Raw records:
|---|

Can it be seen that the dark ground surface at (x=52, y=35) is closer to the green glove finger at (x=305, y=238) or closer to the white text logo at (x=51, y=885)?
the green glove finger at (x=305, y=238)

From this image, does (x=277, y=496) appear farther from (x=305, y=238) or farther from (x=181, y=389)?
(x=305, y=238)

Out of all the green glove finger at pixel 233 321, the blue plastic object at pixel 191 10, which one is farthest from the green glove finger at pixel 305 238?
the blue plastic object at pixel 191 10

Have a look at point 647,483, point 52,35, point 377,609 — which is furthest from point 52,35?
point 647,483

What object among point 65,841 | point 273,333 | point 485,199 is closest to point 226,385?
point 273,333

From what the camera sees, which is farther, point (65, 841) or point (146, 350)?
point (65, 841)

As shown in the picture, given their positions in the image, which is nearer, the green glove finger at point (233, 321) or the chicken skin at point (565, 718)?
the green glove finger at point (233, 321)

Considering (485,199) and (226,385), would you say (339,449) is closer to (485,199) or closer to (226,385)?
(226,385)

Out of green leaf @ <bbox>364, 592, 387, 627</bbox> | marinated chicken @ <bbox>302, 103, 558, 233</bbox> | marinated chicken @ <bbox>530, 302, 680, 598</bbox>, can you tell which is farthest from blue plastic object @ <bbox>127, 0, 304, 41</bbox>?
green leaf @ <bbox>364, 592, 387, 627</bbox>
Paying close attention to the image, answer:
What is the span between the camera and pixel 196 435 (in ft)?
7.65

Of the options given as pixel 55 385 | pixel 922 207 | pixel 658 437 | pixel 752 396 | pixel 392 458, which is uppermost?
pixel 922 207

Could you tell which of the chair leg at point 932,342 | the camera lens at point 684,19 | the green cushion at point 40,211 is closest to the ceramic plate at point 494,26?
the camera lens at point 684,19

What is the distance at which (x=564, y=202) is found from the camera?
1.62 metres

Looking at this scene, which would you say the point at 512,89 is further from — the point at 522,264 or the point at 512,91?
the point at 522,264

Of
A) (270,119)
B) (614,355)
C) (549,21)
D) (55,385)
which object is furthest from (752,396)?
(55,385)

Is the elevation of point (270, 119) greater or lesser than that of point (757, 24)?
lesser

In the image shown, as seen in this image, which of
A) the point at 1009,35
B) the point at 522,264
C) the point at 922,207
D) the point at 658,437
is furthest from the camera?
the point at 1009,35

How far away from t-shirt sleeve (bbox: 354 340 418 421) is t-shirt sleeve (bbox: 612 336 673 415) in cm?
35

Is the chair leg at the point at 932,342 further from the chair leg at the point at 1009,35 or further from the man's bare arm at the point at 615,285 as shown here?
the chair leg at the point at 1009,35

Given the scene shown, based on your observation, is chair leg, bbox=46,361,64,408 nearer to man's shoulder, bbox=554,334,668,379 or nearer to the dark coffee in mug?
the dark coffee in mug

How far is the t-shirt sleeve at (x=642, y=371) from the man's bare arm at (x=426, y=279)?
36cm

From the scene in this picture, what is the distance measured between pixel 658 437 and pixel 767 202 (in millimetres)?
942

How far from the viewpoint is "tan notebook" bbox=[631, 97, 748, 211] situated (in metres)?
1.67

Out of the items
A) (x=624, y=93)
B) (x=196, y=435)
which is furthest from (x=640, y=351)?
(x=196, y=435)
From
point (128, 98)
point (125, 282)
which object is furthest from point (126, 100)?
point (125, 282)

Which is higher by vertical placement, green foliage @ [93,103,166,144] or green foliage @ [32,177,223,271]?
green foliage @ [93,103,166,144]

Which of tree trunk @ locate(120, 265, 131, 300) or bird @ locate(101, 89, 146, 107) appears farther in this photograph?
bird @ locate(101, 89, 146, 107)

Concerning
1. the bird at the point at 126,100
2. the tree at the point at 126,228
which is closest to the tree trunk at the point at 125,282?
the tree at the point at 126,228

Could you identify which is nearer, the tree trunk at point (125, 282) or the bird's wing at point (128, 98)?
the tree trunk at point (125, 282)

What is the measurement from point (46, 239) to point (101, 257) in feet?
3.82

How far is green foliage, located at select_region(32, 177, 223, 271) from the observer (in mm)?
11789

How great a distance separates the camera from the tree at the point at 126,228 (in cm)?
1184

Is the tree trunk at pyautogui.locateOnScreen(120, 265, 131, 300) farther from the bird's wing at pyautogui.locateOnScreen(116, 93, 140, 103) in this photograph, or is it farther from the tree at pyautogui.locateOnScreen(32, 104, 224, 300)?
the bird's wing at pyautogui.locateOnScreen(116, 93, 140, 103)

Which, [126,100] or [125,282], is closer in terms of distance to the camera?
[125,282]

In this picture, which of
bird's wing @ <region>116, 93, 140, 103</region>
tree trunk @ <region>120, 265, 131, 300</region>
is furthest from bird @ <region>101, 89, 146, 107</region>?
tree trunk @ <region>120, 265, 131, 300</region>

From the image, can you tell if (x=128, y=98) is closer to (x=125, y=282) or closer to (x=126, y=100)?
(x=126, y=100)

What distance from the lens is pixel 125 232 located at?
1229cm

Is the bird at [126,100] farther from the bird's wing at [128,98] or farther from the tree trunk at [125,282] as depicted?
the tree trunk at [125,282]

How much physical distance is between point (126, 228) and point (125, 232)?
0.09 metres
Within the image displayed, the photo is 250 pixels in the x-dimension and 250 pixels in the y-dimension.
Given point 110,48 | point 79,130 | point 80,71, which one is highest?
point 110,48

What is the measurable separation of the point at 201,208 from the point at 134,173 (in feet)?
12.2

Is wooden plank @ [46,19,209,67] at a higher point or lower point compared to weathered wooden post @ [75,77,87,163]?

|---|

### [GOAL OF THE EXERCISE]
Copy out the full material exactly as it appears.

### [TASK SOLUTION]
Can it be seen that the dark ground surface at (x=52, y=35) is closer to the green glove finger at (x=305, y=238) or closer to the white text logo at (x=51, y=885)?
the green glove finger at (x=305, y=238)

From this image, does (x=277, y=496) appear farther from (x=305, y=238) or farther from (x=181, y=389)?
(x=305, y=238)

Out of all the green glove finger at pixel 233 321, the blue plastic object at pixel 191 10, which one is farthest from the green glove finger at pixel 305 238?
the blue plastic object at pixel 191 10

Have a look at point 647,483, point 52,35, point 377,609 — which is furthest from point 52,35?
point 647,483

What object among point 65,841 | point 273,333 | point 485,199 is closest to point 226,385?
point 273,333

From what the camera sees, which is farther, point (65, 841) or point (146, 350)?
point (65, 841)

As shown in the picture, given their positions in the image, which is nearer, the green glove finger at point (233, 321) or the chicken skin at point (565, 718)?
the green glove finger at point (233, 321)

Considering (485,199) and (226,385), would you say (339,449) is closer to (485,199) or closer to (226,385)?
(226,385)

Out of green leaf @ <bbox>364, 592, 387, 627</bbox> | marinated chicken @ <bbox>302, 103, 558, 233</bbox> | marinated chicken @ <bbox>530, 302, 680, 598</bbox>, can you tell which is farthest from blue plastic object @ <bbox>127, 0, 304, 41</bbox>?
green leaf @ <bbox>364, 592, 387, 627</bbox>
Paying close attention to the image, answer:
What is the span between the camera and pixel 196 435 (in ft)?
7.65

Of the options given as pixel 55 385 | pixel 922 207 | pixel 658 437 | pixel 752 396 | pixel 392 458, which is uppermost?
pixel 922 207

Could you tell which of the chair leg at point 932,342 | the camera lens at point 684,19 | the green cushion at point 40,211 is closest to the ceramic plate at point 494,26?
the camera lens at point 684,19

What is the distance at which (x=564, y=202) is found from the camera?
1.62 metres

Looking at this scene, which would you say the point at 512,89 is further from — the point at 522,264 or the point at 512,91?
the point at 522,264

Of
A) (270,119)
B) (614,355)
C) (549,21)
D) (55,385)
which object is furthest from (752,396)?
(55,385)

Is the elevation of point (270, 119) greater or lesser than that of point (757, 24)?
lesser

In the image shown, as seen in this image, which of
A) the point at 1009,35
B) the point at 522,264
C) the point at 922,207
D) the point at 658,437
is furthest from the camera?
the point at 1009,35

How far away from t-shirt sleeve (bbox: 354 340 418 421) is t-shirt sleeve (bbox: 612 336 673 415) in cm?
35

Is the chair leg at the point at 932,342 further from the chair leg at the point at 1009,35 or further from the man's bare arm at the point at 615,285 as shown here?
the chair leg at the point at 1009,35

Given the scene shown, based on your observation, is chair leg, bbox=46,361,64,408 nearer to man's shoulder, bbox=554,334,668,379 or nearer to the dark coffee in mug?
the dark coffee in mug

How far is the t-shirt sleeve at (x=642, y=371) from the man's bare arm at (x=426, y=279)?
36cm

From the scene in this picture, what is the distance measured between pixel 658 437 and pixel 767 202 (in millimetres)?
942

How far from the viewpoint is "tan notebook" bbox=[631, 97, 748, 211] situated (in metres)?
1.67

Out of the items
A) (x=624, y=93)
B) (x=196, y=435)
which is furthest from (x=640, y=351)?
(x=196, y=435)
From
point (128, 98)
point (125, 282)
which object is furthest from point (126, 100)?
point (125, 282)

Which is higher by vertical placement, green foliage @ [93,103,166,144] or green foliage @ [32,177,223,271]?
green foliage @ [93,103,166,144]

Which of tree trunk @ locate(120, 265, 131, 300) or bird @ locate(101, 89, 146, 107) appears farther in this photograph?
bird @ locate(101, 89, 146, 107)

Concerning
1. the bird at the point at 126,100
2. the tree at the point at 126,228
which is closest to the tree trunk at the point at 125,282?
the tree at the point at 126,228

Could you identify which is nearer, the tree trunk at point (125, 282) or the bird's wing at point (128, 98)?
the tree trunk at point (125, 282)

What is the measurement from point (46, 239) to point (101, 257) in feet?
3.82

How far is green foliage, located at select_region(32, 177, 223, 271) from the observer (in mm)?
11789

How great a distance separates the camera from the tree at the point at 126,228 (in cm)?
1184

Is the tree trunk at pyautogui.locateOnScreen(120, 265, 131, 300) farther from the bird's wing at pyautogui.locateOnScreen(116, 93, 140, 103) in this photograph, or is it farther from the tree at pyautogui.locateOnScreen(32, 104, 224, 300)?
the bird's wing at pyautogui.locateOnScreen(116, 93, 140, 103)

Which, [126,100] or [125,282], is closer in terms of distance to the camera?
[125,282]

In this picture, which of
bird's wing @ <region>116, 93, 140, 103</region>
tree trunk @ <region>120, 265, 131, 300</region>
is furthest from bird @ <region>101, 89, 146, 107</region>?
tree trunk @ <region>120, 265, 131, 300</region>

From the image, can you tell if (x=128, y=98) is closer to (x=125, y=282) or closer to (x=126, y=100)?
(x=126, y=100)

What distance from the lens is pixel 125 232 located at?
1229cm

Is the bird at [126,100] farther from the bird's wing at [128,98] or farther from the tree trunk at [125,282] as depicted?
the tree trunk at [125,282]

How much physical distance is between point (126, 228) and point (125, 232)?
0.09 metres
Within the image displayed, the photo is 250 pixels in the x-dimension and 250 pixels in the y-dimension.
Given point 110,48 | point 79,130 | point 80,71, which one is highest?
point 110,48

What is the measurable separation of the point at 201,208 from the point at 134,173 (in feet)?
12.2

Is wooden plank @ [46,19,209,67] at a higher point or lower point compared to weathered wooden post @ [75,77,87,163]?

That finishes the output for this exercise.